# The task:
Format every line of the records below as a JSON list of strings, with one string per line and blank lines omitted.

>> begin Information supplied

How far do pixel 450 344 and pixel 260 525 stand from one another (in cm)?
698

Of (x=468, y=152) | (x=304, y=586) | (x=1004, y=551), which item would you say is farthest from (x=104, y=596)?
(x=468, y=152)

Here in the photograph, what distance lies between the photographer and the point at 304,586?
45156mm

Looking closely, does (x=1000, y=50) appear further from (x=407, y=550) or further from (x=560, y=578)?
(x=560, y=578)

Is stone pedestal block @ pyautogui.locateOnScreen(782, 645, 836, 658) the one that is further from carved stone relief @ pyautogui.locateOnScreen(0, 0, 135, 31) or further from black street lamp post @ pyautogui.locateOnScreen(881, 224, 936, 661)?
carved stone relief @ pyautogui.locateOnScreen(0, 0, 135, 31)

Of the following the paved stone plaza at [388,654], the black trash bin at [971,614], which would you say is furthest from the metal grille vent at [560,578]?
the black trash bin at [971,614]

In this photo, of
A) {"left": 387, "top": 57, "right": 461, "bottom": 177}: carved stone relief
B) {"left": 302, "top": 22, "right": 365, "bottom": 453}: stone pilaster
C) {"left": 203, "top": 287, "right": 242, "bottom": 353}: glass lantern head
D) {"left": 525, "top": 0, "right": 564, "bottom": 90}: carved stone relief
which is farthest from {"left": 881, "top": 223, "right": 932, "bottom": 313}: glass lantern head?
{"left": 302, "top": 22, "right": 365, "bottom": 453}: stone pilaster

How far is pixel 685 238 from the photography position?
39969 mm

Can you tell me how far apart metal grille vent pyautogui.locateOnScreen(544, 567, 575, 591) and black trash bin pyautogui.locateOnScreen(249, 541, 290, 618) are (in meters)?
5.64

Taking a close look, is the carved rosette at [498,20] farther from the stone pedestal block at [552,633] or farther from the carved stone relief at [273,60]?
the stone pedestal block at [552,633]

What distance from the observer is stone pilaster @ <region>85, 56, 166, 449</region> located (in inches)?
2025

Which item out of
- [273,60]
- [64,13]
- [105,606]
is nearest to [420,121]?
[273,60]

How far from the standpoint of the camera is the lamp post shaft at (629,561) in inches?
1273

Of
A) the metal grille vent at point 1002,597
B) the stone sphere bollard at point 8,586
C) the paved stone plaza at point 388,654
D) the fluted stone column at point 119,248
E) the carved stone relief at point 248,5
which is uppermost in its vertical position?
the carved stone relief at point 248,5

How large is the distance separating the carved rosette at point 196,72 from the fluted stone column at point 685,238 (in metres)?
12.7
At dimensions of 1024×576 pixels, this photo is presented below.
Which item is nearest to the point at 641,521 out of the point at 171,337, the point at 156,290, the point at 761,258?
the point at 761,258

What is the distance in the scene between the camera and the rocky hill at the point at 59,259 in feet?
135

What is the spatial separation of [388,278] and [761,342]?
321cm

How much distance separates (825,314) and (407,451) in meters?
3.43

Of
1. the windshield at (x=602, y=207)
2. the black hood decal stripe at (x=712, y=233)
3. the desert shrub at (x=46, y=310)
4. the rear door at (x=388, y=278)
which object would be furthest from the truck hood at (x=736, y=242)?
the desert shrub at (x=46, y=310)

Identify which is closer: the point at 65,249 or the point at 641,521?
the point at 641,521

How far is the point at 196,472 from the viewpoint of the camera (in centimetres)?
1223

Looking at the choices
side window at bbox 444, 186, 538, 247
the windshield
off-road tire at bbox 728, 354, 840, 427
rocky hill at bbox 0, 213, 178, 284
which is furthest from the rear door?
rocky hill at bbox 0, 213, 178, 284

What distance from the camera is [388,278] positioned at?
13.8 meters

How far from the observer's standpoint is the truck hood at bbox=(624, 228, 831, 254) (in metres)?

>> end Information supplied

# Written response:
[
  "How far do pixel 450 344 and pixel 260 525 stand from one another (in cm)?",
  "698",
  "Of (x=468, y=152) | (x=304, y=586) | (x=1004, y=551), which item would you say is farthest from (x=104, y=596)?",
  "(x=468, y=152)",
  "Here in the photograph, what distance lies between the photographer and the point at 304,586?",
  "45156mm",
  "Looking closely, does (x=1000, y=50) appear further from (x=407, y=550) or further from (x=560, y=578)?",
  "(x=560, y=578)",
  "Is stone pedestal block @ pyautogui.locateOnScreen(782, 645, 836, 658) the one that is further from carved stone relief @ pyautogui.locateOnScreen(0, 0, 135, 31) or further from black street lamp post @ pyautogui.locateOnScreen(881, 224, 936, 661)?",
  "carved stone relief @ pyautogui.locateOnScreen(0, 0, 135, 31)",
  "Of the following the paved stone plaza at [388,654], the black trash bin at [971,614], which would you say is furthest from the metal grille vent at [560,578]?",
  "the black trash bin at [971,614]",
  "In this photo, of",
  "A) {\"left\": 387, \"top\": 57, \"right\": 461, \"bottom\": 177}: carved stone relief",
  "B) {\"left\": 302, \"top\": 22, \"right\": 365, \"bottom\": 453}: stone pilaster",
  "C) {\"left\": 203, \"top\": 287, \"right\": 242, \"bottom\": 353}: glass lantern head",
  "D) {\"left\": 525, \"top\": 0, \"right\": 564, \"bottom\": 90}: carved stone relief",
  "which is farthest from {\"left\": 881, \"top\": 223, \"right\": 932, \"bottom\": 313}: glass lantern head?",
  "{\"left\": 302, \"top\": 22, \"right\": 365, \"bottom\": 453}: stone pilaster",
  "How far is pixel 685 238 from the photography position?",
  "39969 mm",
  "Can you tell me how far apart metal grille vent pyautogui.locateOnScreen(544, 567, 575, 591) and black trash bin pyautogui.locateOnScreen(249, 541, 290, 618) are (in meters)?",
  "5.64",
  "Taking a close look, is the carved rosette at [498,20] farther from the stone pedestal block at [552,633] or farther from the carved stone relief at [273,60]?",
  "the stone pedestal block at [552,633]",
  "What distance from the observer is stone pilaster @ <region>85, 56, 166, 449</region> located (in inches)?",
  "2025",
  "Which item out of",
  "- [273,60]",
  "- [64,13]",
  "- [105,606]",
  "is nearest to [420,121]?",
  "[273,60]",
  "How far from the standpoint of the camera is the lamp post shaft at (629,561) in inches?",
  "1273",
  "Of",
  "A) the metal grille vent at point 1002,597",
  "B) the stone sphere bollard at point 8,586",
  "C) the paved stone plaza at point 388,654",
  "D) the fluted stone column at point 119,248",
  "E) the carved stone relief at point 248,5",
  "which is uppermost in its vertical position?",
  "the carved stone relief at point 248,5",
  "How large is the distance separating the carved rosette at point 196,72 from the fluted stone column at point 685,238 (in metres)?",
  "12.7",
  "At dimensions of 1024×576 pixels, this photo is presented below.",
  "Which item is nearest to the point at 641,521 out of the point at 171,337, the point at 156,290, the point at 761,258?",
  "the point at 761,258",
  "What is the distance in the scene between the camera and the rocky hill at the point at 59,259 in feet?",
  "135",
  "What is the spatial separation of [388,278] and [761,342]?",
  "321cm",
  "How much distance separates (825,314) and (407,451) in meters?",
  "3.43",
  "Of",
  "1. the windshield at (x=602, y=207)",
  "2. the black hood decal stripe at (x=712, y=233)",
  "3. the desert shrub at (x=46, y=310)",
  "4. the rear door at (x=388, y=278)",
  "which object would be furthest from the truck hood at (x=736, y=242)?",
  "the desert shrub at (x=46, y=310)",
  "Identify which is closer: the point at 65,249 or the point at 641,521?",
  "the point at 641,521",
  "How far is the point at 196,472 from the viewpoint of the camera (in centimetres)?",
  "1223",
  "Looking at the choices",
  "side window at bbox 444, 186, 538, 247",
  "the windshield",
  "off-road tire at bbox 728, 354, 840, 427",
  "rocky hill at bbox 0, 213, 178, 284",
  "which is furthest from the rear door?",
  "rocky hill at bbox 0, 213, 178, 284",
  "What distance from the camera is [388,278] positioned at?",
  "13.8 meters",
  "How far from the observer's standpoint is the truck hood at bbox=(624, 228, 831, 254) (in metres)?"
]